Problem details
All entries below are to be reproduced precisely as they stand, without the pictures.

Stored items

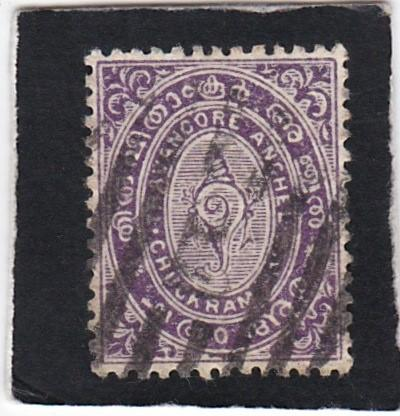 India,   Travancore  State  #   4  used
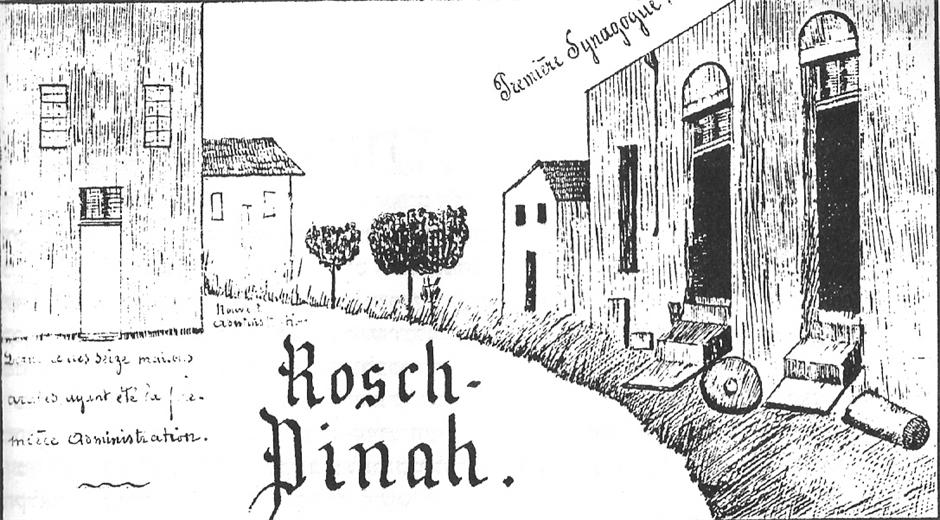 בית הכנסת ברחוב העליון . לפני 1899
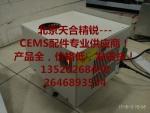 CEMS聚光制冷器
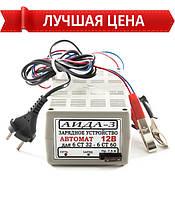 Зарядное устройство для аккумуляторов АИДА 3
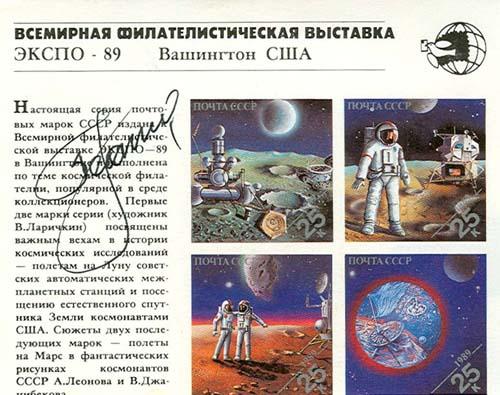 # vskh145            Alexei Leonov signed stamps 4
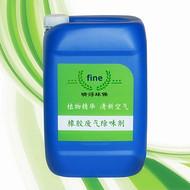 橡胶气味抑制剂  橡胶污水除味剂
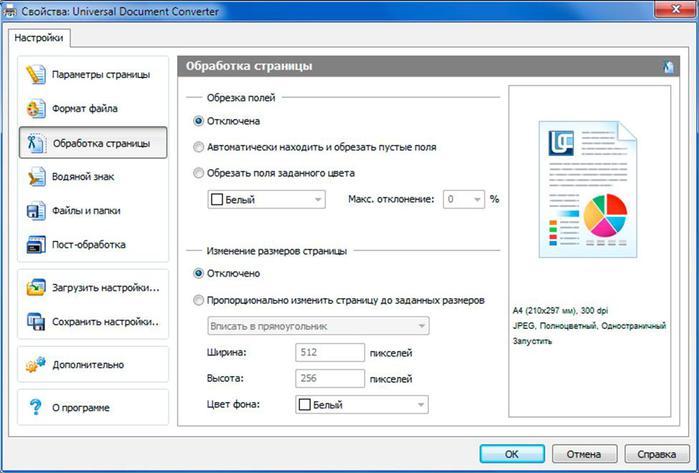 Программа для конвертации документов Universal Document Converter Фотографии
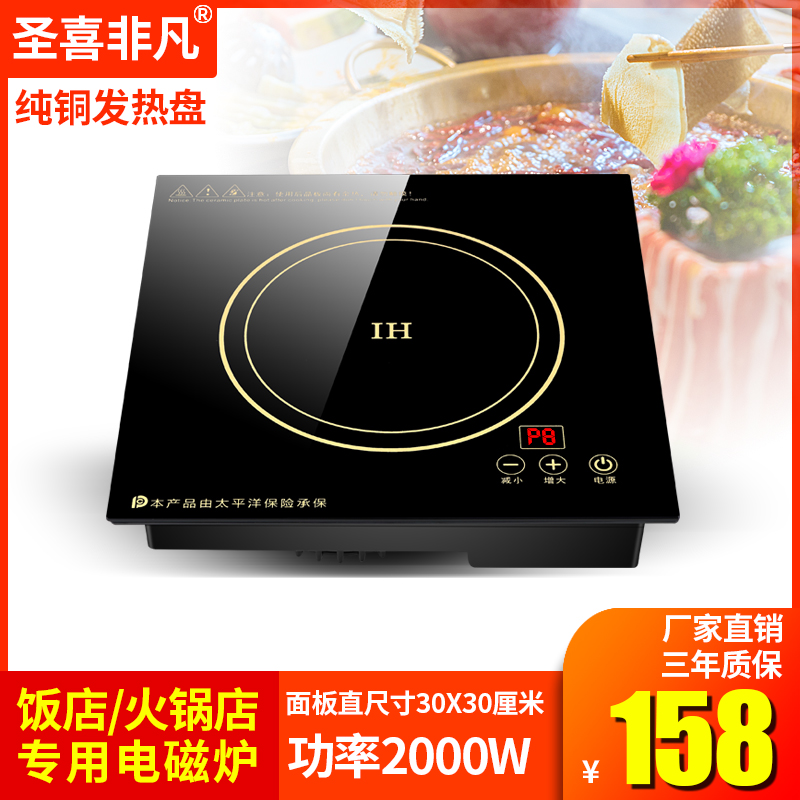 Shengxifeifan f300b square touch embedded hotpot induction cooker for hotpot restaurant 2000W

Completed task
 India,   Travancore  State  #   4  used
 בית הכנסת ברחוב העליון . לפני 1899
 CEMS聚光制冷器
 Зарядное устройство для аккумуляторов АИДА 3
 # vskh145            Alexei Leonov signed stamps 4
 橡胶气味抑制剂  橡胶污水除味剂
 Программа для конвертации документов Universal Document Converter Фотографии
 Shengxifeifan f300b square touch embedded hotpot induction cooker for hotpot restaurant 2000W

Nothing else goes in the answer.